_GIVEN INSTRUCTION 1_:
Please list the parameter names of the ProcessChangeBatch method in the stack frame that begins "at Microsoft.Synchronization.Data.RelationalSyncProvider" in the Sync Framework forum post.
_GIVEN INSTRUCTION 2_:
What exception type does the error log in the Sync Framework forum post report?

_TEXT PROVIDED_:
────────────────
Sync Framework - Batching - microsoft-sync-framework

I synchronize two remote databases (Sql Express and Sql Compact) using sync framework 2.1 over WCF (N-Tier), using batching.
Recently I receive this log file, this is an error that appears quite rarely, but when it does it creates a lot of problem (it seems the tables from the data included in this sync scope that fails is deleted).
I am positive sure nobody is messing with the BatchingDirectory so it should be there and contain all the data. Could the error below be related to the fact that I have
CleanupBatchingDirectory = true
and this is delete before the chages are applied?
11/06/2012 14:16:49 Error ** :PosPosSync:ThreadId=7: **:
SyncScope ErpProduct failed
Message: An unexpected error occurred when applying batch file C:\Documents and Settings\kasse6\Application Data\POSSyncDataClient\PosSync_5b009e9008c14d0ba6a9e47726d8d620\4e77ef8c-3045-4c55-809f-014ae2b96155.batch. See the inner exception for more details.
Type : Microsoft.Synchronization.Data.DbSyncException
Stack : at Microsoft.Synchronization.Data.DbSyncBatchConsumer.ApplyBatches(DbSyncScopeMetadata scopeMetadata, DbSyncSession syncSession, SyncSessionStatistics sessionStatistics)
at Microsoft.Synchronization.Data.RelationalSyncProvider.ProcessChangeBatch(ConflictResolutionPolicy resolutionPolicy, ChangeBatch sourceChanges, Object changeDataRetriever, SyncCallbacks syncCallbacks, SyncSessionStatistics sessionStatistics)
at Microsoft.Synchronization.KnowledgeProviderProxy.ProcessChangeBatch(CONFLICT_RESOLUTION_POLICY resolutionPolicy, ISyncChangeBatch pSourceChangeManager, Object pUnkDataRetriever, ISyncCallback pCallback, _SYNC_SESSION_STATISTICS& pSyncSessionStatistics)
at Microsoft.Synchronization.CoreInterop.ISyncSession.Start(CONFLICT_RESOLUTION_POLICY resolutionPolicy, _SYNC_SESSION_STATISTICS& pSyncSessionStatistics)
at Microsoft.Synchronization.KnowledgeSyncOrchestrator.DoOneWaySyncHelper(SyncIdFormatGroup sourceIdFormats, SyncIdFormatGroup destinationIdFormats, KnowledgeSyncProviderConfiguration destinationConfiguration, SyncCallbacks DestinationCallbacks, ISyncProvider sourceProxy, ISyncProvider destinationProxy, ChangeDataAdapter callbackChangeDataAdapter, SyncDataConverter conflictDataConverter, Int32& changesApplied, Int32& changesFailed)
at Microsoft.Synchronization.KnowledgeSyncOrchestrator.DoOneWayKnowledgeSync(SyncDataConverter sourceConverter, SyncDataConverter destinationConverter, SyncProvider sourceProvider, SyncProvider destinationProvider, Int32& changesApplied, Int32& changesFailed)
at Microsoft.Synchronization.KnowledgeSyncOrchestrator.Synchronize()
at Microsoft.Synchronization.SyncOrchestrator.Synchronize()
at PosPosSync.Local.PosPosSyncService.SynchronizeProviders(KnowledgeSyncProvider localProvider, KnowledgeSyncProvider remoteProvider, SyncDirectionOrder syncDirectionOrder)
────────────────
_DATASET ENTRIES_:

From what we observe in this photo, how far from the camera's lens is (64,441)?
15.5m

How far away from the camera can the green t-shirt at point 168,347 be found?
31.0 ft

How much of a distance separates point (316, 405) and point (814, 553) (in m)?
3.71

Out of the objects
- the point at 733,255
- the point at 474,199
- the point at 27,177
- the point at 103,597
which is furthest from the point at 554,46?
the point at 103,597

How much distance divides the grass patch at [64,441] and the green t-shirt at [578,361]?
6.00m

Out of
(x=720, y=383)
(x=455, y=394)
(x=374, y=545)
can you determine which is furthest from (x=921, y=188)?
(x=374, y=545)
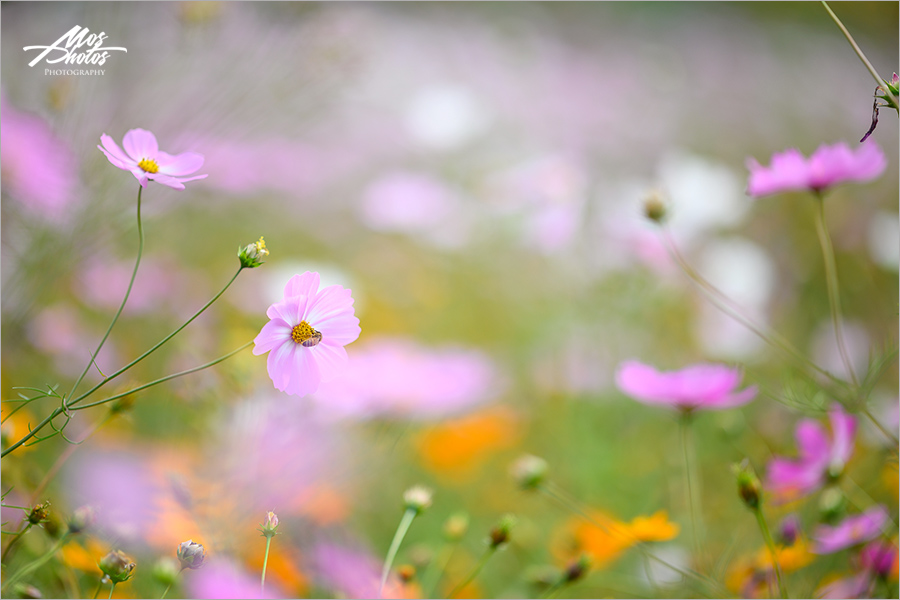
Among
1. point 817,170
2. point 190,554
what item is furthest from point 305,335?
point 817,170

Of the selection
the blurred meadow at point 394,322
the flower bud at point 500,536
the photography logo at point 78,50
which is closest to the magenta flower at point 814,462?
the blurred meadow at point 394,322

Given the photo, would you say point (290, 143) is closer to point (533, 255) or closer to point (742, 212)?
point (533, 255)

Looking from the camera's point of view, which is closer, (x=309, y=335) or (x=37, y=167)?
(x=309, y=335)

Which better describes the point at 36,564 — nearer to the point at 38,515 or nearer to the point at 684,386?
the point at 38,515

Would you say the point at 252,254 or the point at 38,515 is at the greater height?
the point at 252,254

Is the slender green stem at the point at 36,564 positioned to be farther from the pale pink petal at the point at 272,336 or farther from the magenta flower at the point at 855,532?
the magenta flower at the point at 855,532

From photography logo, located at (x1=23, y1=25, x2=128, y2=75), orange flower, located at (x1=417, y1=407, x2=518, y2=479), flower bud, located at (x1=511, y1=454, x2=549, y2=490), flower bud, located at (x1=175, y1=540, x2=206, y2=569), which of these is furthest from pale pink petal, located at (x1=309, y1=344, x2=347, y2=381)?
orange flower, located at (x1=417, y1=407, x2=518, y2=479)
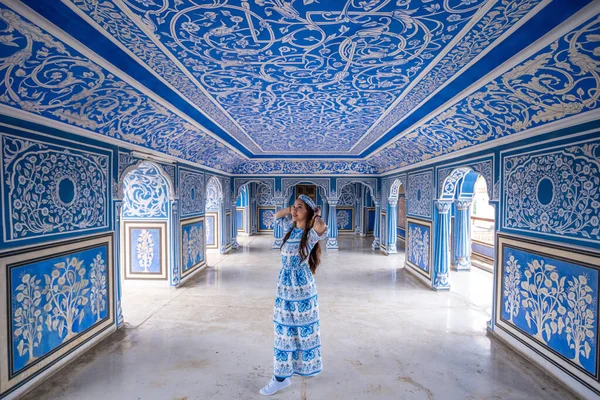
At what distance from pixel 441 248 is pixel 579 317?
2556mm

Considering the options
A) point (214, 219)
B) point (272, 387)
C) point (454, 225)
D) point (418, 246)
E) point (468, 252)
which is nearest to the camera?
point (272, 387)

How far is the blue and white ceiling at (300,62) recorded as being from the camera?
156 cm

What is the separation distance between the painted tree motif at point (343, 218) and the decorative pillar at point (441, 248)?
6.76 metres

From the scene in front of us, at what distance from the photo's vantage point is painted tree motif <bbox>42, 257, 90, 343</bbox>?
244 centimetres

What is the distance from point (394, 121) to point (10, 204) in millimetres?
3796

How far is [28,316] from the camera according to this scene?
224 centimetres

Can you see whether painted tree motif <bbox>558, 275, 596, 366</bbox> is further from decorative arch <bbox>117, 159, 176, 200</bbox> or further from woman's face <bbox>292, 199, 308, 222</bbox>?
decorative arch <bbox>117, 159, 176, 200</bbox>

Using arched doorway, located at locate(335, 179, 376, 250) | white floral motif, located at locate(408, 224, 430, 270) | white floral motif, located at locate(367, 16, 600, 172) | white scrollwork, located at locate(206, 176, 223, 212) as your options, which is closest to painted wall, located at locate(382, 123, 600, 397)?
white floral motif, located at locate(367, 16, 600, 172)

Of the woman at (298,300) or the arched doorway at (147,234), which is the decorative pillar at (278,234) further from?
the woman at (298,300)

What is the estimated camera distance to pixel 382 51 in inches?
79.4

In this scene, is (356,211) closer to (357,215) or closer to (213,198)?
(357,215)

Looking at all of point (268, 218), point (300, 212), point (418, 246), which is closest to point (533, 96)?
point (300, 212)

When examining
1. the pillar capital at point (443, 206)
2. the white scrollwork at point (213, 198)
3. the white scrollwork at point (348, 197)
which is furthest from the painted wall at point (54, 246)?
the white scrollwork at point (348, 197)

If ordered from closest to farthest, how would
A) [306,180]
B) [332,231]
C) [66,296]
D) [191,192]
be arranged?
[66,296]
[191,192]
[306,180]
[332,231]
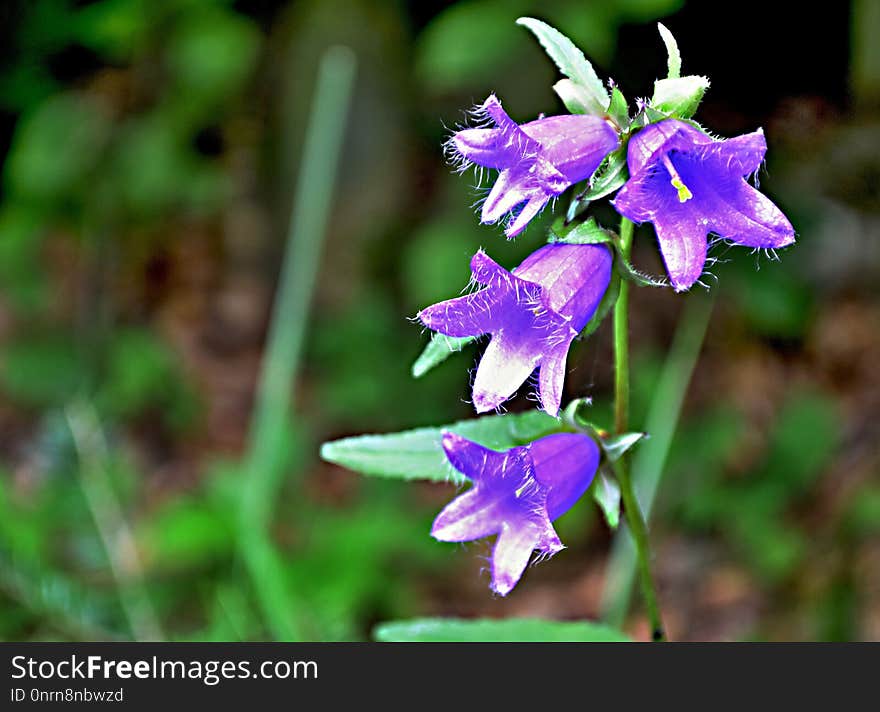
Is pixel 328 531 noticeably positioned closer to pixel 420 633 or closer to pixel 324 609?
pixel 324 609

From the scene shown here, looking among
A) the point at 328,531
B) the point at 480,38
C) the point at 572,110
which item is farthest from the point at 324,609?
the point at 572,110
────────────────
_EXERCISE ANSWER 1_:
resolutionPolicy, sourceChanges, changeDataRetriever, syncCallbacks, sessionStatistics

_EXERCISE ANSWER 2_:
Microsoft.Synchronization.Data.DbSyncException